Format every line of the records below as a Markdown table with two columns, "Row" and "Line". Number the rows in order and leave out blank lines.

______

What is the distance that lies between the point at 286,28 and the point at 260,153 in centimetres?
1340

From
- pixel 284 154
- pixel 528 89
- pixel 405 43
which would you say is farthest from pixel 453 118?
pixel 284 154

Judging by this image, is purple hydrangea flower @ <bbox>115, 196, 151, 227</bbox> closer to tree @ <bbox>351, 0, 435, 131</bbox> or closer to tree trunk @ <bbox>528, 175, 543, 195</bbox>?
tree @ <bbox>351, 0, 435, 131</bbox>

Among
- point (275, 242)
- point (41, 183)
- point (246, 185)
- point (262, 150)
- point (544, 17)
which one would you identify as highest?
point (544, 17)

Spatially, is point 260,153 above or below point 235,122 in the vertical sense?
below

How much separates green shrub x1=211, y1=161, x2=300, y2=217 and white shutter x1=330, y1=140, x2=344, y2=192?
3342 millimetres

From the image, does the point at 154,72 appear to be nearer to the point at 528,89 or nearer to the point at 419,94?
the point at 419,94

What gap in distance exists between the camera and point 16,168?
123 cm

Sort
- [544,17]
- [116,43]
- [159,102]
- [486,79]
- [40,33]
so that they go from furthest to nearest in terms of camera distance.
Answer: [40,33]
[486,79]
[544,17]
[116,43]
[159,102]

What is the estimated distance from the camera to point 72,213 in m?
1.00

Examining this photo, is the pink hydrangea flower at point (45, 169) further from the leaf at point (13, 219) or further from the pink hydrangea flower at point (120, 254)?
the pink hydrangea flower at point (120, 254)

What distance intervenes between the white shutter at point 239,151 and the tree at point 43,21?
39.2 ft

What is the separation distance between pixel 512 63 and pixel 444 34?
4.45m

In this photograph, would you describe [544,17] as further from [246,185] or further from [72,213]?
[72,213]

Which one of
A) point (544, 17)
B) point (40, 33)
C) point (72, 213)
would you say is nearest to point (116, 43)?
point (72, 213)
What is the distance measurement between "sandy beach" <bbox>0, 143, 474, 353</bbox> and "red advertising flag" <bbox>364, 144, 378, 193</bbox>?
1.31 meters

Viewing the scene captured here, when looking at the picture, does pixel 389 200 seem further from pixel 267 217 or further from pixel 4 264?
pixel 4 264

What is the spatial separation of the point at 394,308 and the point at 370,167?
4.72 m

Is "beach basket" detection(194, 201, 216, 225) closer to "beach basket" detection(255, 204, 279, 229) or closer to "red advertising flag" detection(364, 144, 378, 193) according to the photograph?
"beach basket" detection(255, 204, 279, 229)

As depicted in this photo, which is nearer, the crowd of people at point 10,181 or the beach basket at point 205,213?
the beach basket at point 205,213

______

§ Solution to this problem
| Row | Line |
|---|---|
| 1 | What is the distance that lies between the point at 286,28 and the point at 260,153 in centimetres? |
| 2 | 1340 |
| 3 | From |
| 4 | - pixel 284 154 |
| 5 | - pixel 528 89 |
| 6 | - pixel 405 43 |
| 7 | which would you say is farthest from pixel 453 118? |
| 8 | pixel 284 154 |
| 9 | Judging by this image, is purple hydrangea flower @ <bbox>115, 196, 151, 227</bbox> closer to tree @ <bbox>351, 0, 435, 131</bbox> or closer to tree trunk @ <bbox>528, 175, 543, 195</bbox>? |
| 10 | tree @ <bbox>351, 0, 435, 131</bbox> |
| 11 | Among |
| 12 | - point (275, 242) |
| 13 | - point (41, 183) |
| 14 | - point (246, 185) |
| 15 | - point (262, 150) |
| 16 | - point (544, 17) |
| 17 | which one would you identify as highest? |
| 18 | point (544, 17) |
| 19 | Spatially, is point 260,153 above or below point 235,122 in the vertical sense? |
| 20 | below |
| 21 | How much separates green shrub x1=211, y1=161, x2=300, y2=217 and white shutter x1=330, y1=140, x2=344, y2=192? |
| 22 | 3342 millimetres |
| 23 | From the image, does the point at 154,72 appear to be nearer to the point at 528,89 or nearer to the point at 419,94? |
| 24 | the point at 419,94 |
| 25 | What gap in distance exists between the camera and point 16,168? |
| 26 | 123 cm |
| 27 | Sort |
| 28 | - [544,17] |
| 29 | - [116,43] |
| 30 | - [159,102] |
| 31 | - [486,79] |
| 32 | - [40,33] |
| 33 | so that they go from furthest to nearest in terms of camera distance. |
| 34 | Answer: [40,33] |
| 35 | [486,79] |
| 36 | [544,17] |
| 37 | [116,43] |
| 38 | [159,102] |
| 39 | What is the estimated distance from the camera to point 72,213 in m? |
| 40 | 1.00 |
| 41 | Examining this photo, is the pink hydrangea flower at point (45, 169) further from the leaf at point (13, 219) or further from the pink hydrangea flower at point (120, 254)? |
| 42 | the pink hydrangea flower at point (120, 254) |
| 43 | What distance intervenes between the white shutter at point 239,151 and the tree at point 43,21? |
| 44 | 39.2 ft |
| 45 | What is the separation distance between pixel 512 63 and pixel 444 34? |
| 46 | 4.45m |
| 47 | In this photograph, would you describe [544,17] as further from [246,185] or further from [72,213]? |
| 48 | [72,213] |
| 49 | Which one of |
| 50 | A) point (544, 17) |
| 51 | B) point (40, 33) |
| 52 | C) point (72, 213) |
| 53 | would you say is nearest to point (116, 43)? |
| 54 | point (72, 213) |
| 55 | What is the distance measurement between "sandy beach" <bbox>0, 143, 474, 353</bbox> and "red advertising flag" <bbox>364, 144, 378, 193</bbox>? |
| 56 | 1.31 meters |
| 57 | Viewing the scene captured here, when looking at the picture, does pixel 389 200 seem further from pixel 267 217 or further from pixel 4 264? |
| 58 | pixel 4 264 |
| 59 | What is the spatial separation of the point at 394,308 and the point at 370,167? |
| 60 | 4.72 m |
| 61 | Is "beach basket" detection(194, 201, 216, 225) closer to "beach basket" detection(255, 204, 279, 229) or closer to "red advertising flag" detection(364, 144, 378, 193) according to the photograph? |
| 62 | "beach basket" detection(255, 204, 279, 229) |
| 63 | As depicted in this photo, which is nearer, the crowd of people at point 10,181 or the beach basket at point 205,213? |
| 64 | the beach basket at point 205,213 |